[Do this] Exactly as given, write out the lines from the one containing "Inspecting the scene, is" through the end of the listing, with both ends included and nothing else.

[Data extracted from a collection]
==============================
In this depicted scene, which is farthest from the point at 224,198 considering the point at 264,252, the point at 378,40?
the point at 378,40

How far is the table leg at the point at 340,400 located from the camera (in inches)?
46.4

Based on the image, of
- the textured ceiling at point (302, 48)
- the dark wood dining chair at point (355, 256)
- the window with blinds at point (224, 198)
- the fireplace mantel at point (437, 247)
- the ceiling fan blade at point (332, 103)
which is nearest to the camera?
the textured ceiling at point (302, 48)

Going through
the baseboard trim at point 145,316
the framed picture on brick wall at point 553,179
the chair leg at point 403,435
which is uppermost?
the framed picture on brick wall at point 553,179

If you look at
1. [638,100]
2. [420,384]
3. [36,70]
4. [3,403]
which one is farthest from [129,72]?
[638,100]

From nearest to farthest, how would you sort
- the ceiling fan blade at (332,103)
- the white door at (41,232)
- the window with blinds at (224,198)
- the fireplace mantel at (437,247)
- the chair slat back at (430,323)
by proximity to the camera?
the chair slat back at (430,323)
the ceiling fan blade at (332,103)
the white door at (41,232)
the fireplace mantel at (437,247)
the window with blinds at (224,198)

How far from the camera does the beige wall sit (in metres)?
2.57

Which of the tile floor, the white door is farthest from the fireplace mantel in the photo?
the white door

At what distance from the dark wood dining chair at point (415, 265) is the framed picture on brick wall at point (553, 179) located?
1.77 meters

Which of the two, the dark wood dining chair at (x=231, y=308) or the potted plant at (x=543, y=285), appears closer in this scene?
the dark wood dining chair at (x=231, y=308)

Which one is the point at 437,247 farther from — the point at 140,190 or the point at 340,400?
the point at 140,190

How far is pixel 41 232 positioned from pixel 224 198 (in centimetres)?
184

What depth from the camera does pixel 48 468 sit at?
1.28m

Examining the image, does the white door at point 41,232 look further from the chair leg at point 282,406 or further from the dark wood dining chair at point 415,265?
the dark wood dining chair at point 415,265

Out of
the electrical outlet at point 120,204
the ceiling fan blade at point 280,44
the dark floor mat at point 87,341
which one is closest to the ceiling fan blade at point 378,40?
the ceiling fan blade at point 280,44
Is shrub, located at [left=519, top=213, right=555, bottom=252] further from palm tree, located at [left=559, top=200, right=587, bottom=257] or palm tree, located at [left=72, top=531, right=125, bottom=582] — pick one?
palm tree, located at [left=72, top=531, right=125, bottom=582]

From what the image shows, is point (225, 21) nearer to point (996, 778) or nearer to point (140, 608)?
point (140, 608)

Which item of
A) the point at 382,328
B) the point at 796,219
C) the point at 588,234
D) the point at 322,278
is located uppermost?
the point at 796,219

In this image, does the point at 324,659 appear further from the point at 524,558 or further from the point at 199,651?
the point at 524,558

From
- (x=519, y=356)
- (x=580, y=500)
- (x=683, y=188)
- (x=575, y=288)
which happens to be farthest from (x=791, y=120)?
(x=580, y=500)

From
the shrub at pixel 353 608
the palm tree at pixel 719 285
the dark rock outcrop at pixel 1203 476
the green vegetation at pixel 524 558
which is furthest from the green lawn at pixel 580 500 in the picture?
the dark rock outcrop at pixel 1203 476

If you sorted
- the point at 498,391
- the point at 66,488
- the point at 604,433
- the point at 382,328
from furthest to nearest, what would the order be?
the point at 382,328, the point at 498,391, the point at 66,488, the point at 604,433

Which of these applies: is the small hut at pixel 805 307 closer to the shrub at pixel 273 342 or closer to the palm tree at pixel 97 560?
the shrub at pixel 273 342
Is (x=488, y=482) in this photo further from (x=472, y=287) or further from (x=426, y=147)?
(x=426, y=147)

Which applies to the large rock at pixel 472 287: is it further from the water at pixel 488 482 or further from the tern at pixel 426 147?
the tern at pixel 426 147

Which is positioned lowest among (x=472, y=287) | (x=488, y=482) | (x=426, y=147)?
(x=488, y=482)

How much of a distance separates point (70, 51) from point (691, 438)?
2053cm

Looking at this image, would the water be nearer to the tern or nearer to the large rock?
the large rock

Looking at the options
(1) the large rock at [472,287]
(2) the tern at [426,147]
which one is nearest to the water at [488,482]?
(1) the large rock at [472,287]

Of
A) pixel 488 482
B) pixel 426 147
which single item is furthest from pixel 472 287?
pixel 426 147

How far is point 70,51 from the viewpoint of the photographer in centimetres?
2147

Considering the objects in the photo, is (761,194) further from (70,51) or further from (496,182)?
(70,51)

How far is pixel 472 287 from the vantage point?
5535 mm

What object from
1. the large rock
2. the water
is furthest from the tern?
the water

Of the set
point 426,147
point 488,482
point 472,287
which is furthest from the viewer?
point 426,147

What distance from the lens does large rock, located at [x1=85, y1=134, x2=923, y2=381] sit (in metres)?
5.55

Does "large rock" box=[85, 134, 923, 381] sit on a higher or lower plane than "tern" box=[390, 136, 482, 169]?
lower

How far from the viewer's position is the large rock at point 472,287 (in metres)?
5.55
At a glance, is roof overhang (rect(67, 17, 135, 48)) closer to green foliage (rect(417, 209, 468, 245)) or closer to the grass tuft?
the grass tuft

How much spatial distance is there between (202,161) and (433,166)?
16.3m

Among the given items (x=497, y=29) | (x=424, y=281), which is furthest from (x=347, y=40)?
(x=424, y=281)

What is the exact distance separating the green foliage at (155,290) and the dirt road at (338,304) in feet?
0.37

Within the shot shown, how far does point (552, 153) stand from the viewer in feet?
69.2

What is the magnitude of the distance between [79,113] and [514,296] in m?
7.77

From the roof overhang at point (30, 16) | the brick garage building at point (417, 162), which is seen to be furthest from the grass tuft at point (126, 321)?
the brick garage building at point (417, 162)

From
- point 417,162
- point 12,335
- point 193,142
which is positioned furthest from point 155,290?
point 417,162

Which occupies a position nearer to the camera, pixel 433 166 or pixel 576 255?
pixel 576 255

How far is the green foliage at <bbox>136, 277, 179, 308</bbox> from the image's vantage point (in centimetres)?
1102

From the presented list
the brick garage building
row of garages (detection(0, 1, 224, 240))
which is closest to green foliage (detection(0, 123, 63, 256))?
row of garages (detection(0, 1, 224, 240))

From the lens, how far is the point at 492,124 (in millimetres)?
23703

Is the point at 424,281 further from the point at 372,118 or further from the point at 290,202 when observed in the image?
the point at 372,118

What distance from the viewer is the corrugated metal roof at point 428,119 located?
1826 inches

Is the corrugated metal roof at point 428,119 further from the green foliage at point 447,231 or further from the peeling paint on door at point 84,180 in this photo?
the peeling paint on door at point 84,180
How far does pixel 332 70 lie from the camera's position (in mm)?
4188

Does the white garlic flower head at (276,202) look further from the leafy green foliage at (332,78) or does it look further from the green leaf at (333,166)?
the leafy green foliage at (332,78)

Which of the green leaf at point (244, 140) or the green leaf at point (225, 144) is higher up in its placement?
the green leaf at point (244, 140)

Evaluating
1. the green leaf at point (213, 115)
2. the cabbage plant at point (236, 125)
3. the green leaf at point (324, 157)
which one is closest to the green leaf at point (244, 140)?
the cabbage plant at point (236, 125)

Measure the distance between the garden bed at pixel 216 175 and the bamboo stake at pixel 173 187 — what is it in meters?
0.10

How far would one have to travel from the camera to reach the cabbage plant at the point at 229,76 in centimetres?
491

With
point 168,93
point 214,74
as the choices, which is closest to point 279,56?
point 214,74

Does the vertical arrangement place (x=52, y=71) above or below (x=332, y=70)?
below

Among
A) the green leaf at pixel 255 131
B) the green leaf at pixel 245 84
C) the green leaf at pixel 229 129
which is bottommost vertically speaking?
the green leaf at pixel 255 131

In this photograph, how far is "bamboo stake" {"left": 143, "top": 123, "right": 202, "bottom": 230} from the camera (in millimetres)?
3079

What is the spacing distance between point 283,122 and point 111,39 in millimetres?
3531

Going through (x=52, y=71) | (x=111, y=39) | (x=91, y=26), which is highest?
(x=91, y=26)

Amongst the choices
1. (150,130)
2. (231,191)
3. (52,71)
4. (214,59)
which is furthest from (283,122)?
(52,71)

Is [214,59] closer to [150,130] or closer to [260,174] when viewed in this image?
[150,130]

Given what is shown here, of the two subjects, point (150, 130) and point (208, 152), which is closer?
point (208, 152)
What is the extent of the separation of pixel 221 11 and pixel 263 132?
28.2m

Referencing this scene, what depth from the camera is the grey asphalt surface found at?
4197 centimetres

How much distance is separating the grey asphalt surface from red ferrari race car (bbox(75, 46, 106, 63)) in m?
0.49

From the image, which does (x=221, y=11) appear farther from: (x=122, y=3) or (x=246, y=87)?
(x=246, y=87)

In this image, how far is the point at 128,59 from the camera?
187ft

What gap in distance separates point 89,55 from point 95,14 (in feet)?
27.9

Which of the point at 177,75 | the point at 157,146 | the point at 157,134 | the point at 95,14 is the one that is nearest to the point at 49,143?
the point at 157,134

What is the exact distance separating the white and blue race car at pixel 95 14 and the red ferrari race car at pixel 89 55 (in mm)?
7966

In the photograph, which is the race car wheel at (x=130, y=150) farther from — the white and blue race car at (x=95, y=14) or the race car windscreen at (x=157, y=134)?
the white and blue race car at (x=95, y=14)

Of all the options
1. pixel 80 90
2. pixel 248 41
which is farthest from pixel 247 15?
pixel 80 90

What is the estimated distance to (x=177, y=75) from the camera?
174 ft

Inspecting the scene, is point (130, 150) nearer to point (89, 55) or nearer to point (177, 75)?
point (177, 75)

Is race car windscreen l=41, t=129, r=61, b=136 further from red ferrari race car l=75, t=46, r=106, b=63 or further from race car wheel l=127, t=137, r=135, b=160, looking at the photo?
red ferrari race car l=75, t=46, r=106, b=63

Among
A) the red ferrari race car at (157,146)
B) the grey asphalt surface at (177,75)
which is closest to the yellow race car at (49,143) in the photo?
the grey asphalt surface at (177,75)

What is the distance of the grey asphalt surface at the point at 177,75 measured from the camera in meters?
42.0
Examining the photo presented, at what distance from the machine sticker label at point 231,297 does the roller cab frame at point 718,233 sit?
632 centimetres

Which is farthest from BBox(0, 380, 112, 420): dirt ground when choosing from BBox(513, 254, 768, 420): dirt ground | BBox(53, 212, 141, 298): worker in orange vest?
==============================
[Correct response]
Inspecting the scene, is point (130, 150) nearer to point (89, 55) or nearer to point (177, 75)?
point (177, 75)

Is race car windscreen l=41, t=129, r=61, b=136 further from red ferrari race car l=75, t=46, r=106, b=63 or further from race car wheel l=127, t=137, r=135, b=160, looking at the photo?
red ferrari race car l=75, t=46, r=106, b=63

Among
A) the red ferrari race car at (157,146)
B) the grey asphalt surface at (177,75)
which is closest to the yellow race car at (49,143) in the photo?
the grey asphalt surface at (177,75)

What is the distance of the grey asphalt surface at the point at 177,75 measured from the camera in meters?
42.0
Examining the photo presented, at what distance from the machine sticker label at point 231,297 does the roller cab frame at point 718,233 sit?
632 centimetres

Which is farthest from BBox(0, 380, 112, 420): dirt ground when choosing from BBox(513, 254, 768, 420): dirt ground | BBox(53, 212, 141, 298): worker in orange vest?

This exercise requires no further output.